How Data Moves — ETL vs CDC#
The OLAP warehouse is a separate system. It needs data from your OLTP production database. The question is: how do you keep it fed and up to date?
There are two approaches: ETL (batch snapshots) and CDC (real-time streaming).
Approach 1 — ETL (Extract, Transform, Load)#
ETL is the naive but simple approach. A scheduled job wakes up every few hours and does three things:
Extract → pull data from OLTP
SELECT * FROM orders WHERE updated_at > last_run_time
Transform → clean it, reshape it, join tables, compute derived columns
Load → write the result into the OLAP warehouse
The warehouse now holds a snapshot of the production database as of the last job run. Analysts query that snapshot.
The fundamental problem — staleness#
If the ETL job runs every 6 hours, the warehouse is at worst 6 hours stale.
For a weekly revenue report, that's fine. But imagine your fraud detection team is watching for suspicious transactions. A fraudster makes 50 transactions in 10 minutes. Your ETL runs every 6 hours. You won't see it in the warehouse for 6 hours. By then the money is gone.
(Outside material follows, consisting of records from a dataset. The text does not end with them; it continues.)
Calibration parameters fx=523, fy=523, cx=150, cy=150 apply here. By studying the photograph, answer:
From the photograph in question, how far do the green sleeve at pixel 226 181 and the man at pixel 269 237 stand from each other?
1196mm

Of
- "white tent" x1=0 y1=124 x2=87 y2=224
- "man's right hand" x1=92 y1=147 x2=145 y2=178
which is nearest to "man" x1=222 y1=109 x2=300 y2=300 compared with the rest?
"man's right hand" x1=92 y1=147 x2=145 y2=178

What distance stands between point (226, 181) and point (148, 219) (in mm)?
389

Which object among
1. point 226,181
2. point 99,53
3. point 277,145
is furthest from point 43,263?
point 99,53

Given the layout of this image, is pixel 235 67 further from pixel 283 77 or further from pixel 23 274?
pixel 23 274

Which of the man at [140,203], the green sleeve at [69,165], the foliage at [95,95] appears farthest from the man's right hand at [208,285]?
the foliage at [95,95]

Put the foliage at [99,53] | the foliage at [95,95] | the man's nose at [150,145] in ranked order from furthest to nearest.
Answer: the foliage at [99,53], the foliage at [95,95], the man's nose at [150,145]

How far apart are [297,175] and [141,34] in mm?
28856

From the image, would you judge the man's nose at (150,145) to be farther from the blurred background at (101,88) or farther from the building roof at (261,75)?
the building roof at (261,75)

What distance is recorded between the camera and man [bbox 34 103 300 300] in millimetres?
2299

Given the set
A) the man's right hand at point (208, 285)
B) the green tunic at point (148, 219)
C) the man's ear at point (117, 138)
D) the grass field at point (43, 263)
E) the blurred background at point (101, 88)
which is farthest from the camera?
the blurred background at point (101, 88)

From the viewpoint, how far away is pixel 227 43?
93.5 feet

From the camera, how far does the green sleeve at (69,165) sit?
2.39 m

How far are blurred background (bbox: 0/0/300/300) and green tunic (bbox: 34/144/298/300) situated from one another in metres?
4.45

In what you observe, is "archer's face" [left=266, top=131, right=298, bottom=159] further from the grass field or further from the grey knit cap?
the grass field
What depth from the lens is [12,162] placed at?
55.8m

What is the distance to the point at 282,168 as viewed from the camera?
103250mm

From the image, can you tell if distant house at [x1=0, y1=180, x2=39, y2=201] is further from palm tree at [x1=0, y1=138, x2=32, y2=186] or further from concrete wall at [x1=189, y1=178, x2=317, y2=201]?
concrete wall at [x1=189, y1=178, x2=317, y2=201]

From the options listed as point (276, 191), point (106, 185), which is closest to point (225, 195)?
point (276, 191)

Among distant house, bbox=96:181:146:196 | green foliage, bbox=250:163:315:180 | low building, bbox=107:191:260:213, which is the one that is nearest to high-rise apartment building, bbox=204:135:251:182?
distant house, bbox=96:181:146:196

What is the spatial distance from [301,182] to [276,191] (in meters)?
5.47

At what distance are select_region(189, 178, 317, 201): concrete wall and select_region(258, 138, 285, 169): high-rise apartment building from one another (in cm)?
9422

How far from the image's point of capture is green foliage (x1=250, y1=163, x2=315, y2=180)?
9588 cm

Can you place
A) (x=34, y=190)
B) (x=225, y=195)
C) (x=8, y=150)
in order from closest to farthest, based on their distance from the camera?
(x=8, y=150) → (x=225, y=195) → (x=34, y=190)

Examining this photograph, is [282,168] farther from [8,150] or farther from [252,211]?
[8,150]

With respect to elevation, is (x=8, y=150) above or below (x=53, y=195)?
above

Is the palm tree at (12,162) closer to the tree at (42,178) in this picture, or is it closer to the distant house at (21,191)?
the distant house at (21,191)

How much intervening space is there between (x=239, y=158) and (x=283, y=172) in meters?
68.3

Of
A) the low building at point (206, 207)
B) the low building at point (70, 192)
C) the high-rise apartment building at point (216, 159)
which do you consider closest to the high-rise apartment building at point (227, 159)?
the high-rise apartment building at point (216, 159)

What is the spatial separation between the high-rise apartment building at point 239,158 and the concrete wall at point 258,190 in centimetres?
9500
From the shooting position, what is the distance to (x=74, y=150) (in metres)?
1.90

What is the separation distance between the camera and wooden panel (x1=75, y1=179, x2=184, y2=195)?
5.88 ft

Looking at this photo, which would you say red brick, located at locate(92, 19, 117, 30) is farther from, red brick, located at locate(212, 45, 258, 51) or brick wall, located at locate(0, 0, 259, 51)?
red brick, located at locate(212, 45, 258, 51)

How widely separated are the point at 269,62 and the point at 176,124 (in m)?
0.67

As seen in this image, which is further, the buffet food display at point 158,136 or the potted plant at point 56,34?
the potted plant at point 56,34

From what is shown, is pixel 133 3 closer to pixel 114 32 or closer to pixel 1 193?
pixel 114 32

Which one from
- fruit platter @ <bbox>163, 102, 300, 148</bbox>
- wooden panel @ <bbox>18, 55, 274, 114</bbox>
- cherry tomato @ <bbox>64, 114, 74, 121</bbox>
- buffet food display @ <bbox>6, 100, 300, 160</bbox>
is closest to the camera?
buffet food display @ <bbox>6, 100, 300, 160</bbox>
ETL is batch — you get a snapshot of the past, not the present.
ETL = snapshots
Every ETL run takes a point-in-time snapshot of production data and loads it into the warehouse. The warehouse is always some hours behind the live database.
Approach 2 — CDC (Change Data Capture)#
You've already studied CDC in detail. Here's how it fits into the OLAP pipeline:
Every write to your OLTP database — a new user, a new order, a deleted post — gets captured by CDC as it happens. CDC reads the database's internal write log (WAL in PostgreSQL, binlog in MySQL) and publishes each change as an event to Kafka.
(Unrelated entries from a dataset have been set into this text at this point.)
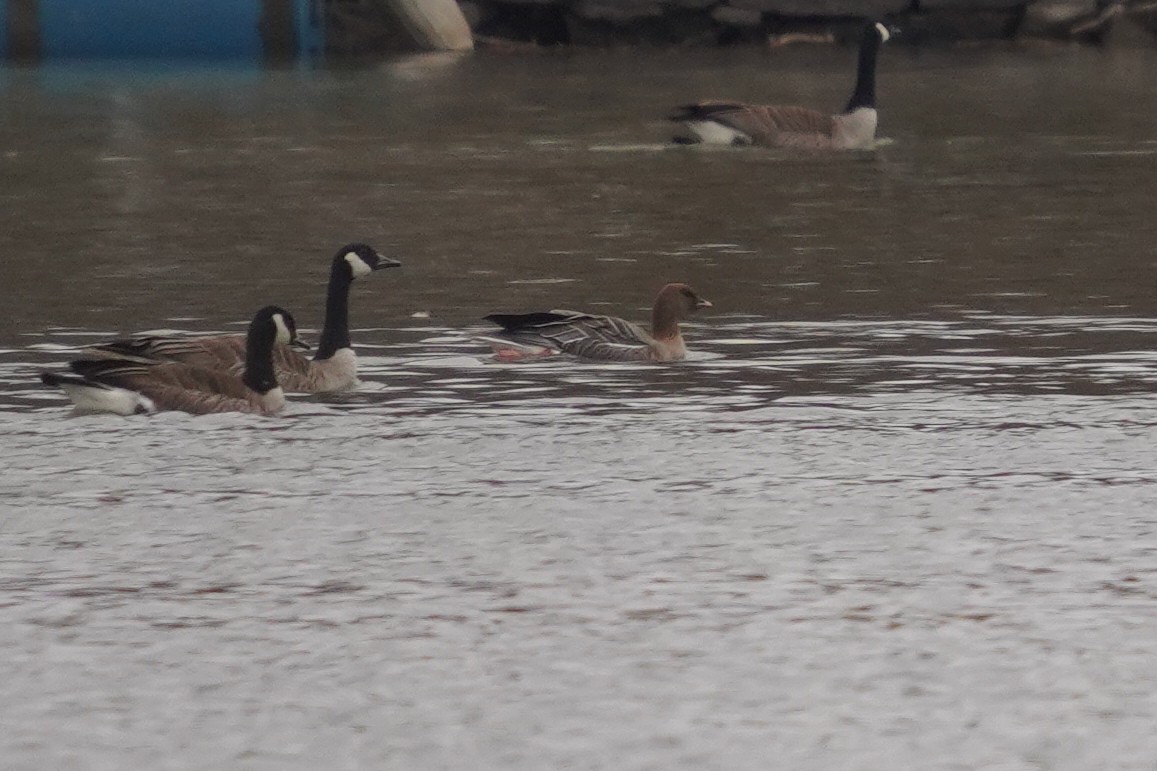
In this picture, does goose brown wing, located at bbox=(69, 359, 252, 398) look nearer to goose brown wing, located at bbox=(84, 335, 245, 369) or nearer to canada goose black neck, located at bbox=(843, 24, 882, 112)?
goose brown wing, located at bbox=(84, 335, 245, 369)

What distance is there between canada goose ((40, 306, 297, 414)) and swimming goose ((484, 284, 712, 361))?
137 centimetres

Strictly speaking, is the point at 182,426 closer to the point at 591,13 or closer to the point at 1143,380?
the point at 1143,380

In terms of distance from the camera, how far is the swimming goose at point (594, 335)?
451 inches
A consumer pulls those events from Kafka and writes them into the OLAP warehouse.
OLTP (PostgreSQL)
↓ CDC reads WAL
Kafka (event stream)
↓ consumer pulls events
OLAP (BigQuery / Redshift)
↑
Analysts query fresh data
Instead of a 6-hour-old snapshot, the warehouse is now 5–10 seconds behind the live database. Your fraud detection team sees the suspicious transactions almost as they happen.
ETL vs CDC — the trade-off#
| ETL | CDC | |
|---|---|---|
| How it works | Batch job, runs on a schedule | Streams every change in real-time |
| Data freshness | Hours old | Seconds old |
| Complexity | Simple — just a scheduled query | More moving parts — Kafka, consumers, schema evolution |
| Best for | Reporting, historical analysis, BI dashboards | Fraud detection, real-time dashboards, search index sync |
Interview framing
When an interviewer asks "how would you keep your data warehouse up to date?" — lead with CDC for freshness-sensitive use cases (fraud, real-time analytics), and mention ETL as the simpler alternative when near-real-time isn't needed (weekly reports, BI dashboards).
Why CDC is harder#
CDC sounds strictly better — fresher data, same result. But it comes with complexity:
- Schema changes are painful — if you add a column to your OLTP table, your CDC consumer and warehouse schema both need to be updated in sync.
- Message ordering — Kafka guarantees ordering within a partition, but cross-partition ordering requires careful partition key design.
- Exactly-once delivery — if a consumer crashes and restarts, it may re-process some events. The warehouse write must be idempotent.
ETL avoids all of this — it's just a SQL query on a schedule. For teams that don't need real-time analytics, ETL is the right call.